▶ **WHAT YOU SHOULD DO**
Please extract every line in the records below that contains the word "nearest" and copy each of those lines in full.
# start of GIVEN DATA
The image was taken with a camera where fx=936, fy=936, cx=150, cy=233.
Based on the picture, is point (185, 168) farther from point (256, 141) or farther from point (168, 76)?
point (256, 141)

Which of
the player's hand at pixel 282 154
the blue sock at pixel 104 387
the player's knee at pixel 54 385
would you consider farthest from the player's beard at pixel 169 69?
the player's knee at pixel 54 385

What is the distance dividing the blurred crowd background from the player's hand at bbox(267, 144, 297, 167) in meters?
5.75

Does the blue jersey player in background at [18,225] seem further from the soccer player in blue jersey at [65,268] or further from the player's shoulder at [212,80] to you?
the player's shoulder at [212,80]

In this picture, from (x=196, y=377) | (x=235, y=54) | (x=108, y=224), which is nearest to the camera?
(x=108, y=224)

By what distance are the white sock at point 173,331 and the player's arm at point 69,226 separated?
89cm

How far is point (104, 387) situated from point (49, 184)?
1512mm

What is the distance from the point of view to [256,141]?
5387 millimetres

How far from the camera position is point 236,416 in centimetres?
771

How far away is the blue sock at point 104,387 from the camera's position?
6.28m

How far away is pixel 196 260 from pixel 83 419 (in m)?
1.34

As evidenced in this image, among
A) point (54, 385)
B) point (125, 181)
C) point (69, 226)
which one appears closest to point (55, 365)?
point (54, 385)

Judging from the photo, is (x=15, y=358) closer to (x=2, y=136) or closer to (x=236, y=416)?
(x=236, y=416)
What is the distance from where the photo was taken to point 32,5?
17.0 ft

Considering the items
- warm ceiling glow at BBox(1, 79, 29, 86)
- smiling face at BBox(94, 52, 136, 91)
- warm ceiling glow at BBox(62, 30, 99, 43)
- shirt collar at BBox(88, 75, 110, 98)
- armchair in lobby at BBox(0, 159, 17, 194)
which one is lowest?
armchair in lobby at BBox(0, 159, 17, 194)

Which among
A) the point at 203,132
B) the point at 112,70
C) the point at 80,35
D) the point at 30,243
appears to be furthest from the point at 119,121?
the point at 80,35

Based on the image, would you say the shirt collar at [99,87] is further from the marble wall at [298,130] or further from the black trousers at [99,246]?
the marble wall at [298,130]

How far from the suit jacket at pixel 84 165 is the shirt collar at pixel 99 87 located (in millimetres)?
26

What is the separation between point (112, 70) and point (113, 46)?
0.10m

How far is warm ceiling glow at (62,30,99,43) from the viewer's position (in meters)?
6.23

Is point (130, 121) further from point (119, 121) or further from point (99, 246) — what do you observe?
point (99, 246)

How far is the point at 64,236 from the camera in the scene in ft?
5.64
# end of GIVEN DATA
# start of GIVEN DATA
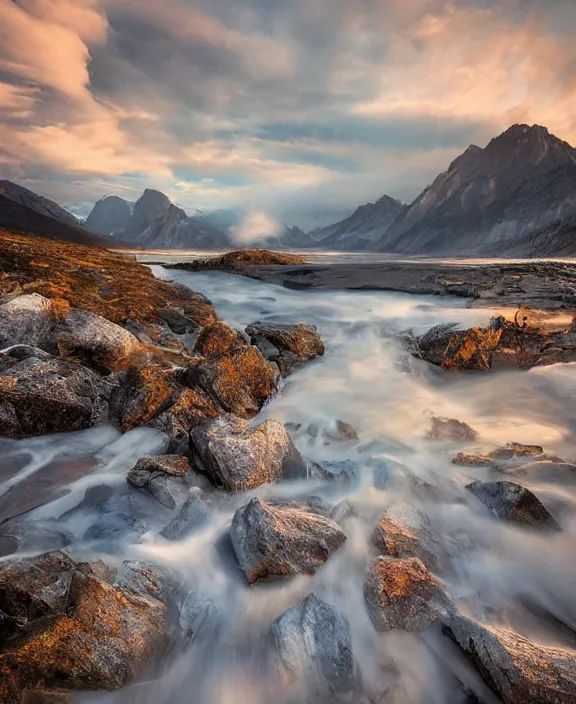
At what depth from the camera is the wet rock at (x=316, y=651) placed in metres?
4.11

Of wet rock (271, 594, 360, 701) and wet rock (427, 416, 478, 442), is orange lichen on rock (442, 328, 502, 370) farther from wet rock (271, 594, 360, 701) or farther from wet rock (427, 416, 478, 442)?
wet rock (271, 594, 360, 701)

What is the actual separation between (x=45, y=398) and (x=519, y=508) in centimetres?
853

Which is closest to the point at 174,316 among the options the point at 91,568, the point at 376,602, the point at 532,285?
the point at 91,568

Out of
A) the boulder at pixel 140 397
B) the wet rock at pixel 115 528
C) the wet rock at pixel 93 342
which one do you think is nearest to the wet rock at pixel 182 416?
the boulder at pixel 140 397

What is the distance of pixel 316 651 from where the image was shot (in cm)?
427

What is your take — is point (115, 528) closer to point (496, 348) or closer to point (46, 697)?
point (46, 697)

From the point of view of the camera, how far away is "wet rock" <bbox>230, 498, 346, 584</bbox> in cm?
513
# end of GIVEN DATA
▶ **WORKED SOLUTION**
In this picture, from (x=196, y=377) | (x=235, y=54) | (x=108, y=224), which is nearest to the camera?
which one do you think is nearest to the wet rock at pixel 182 416?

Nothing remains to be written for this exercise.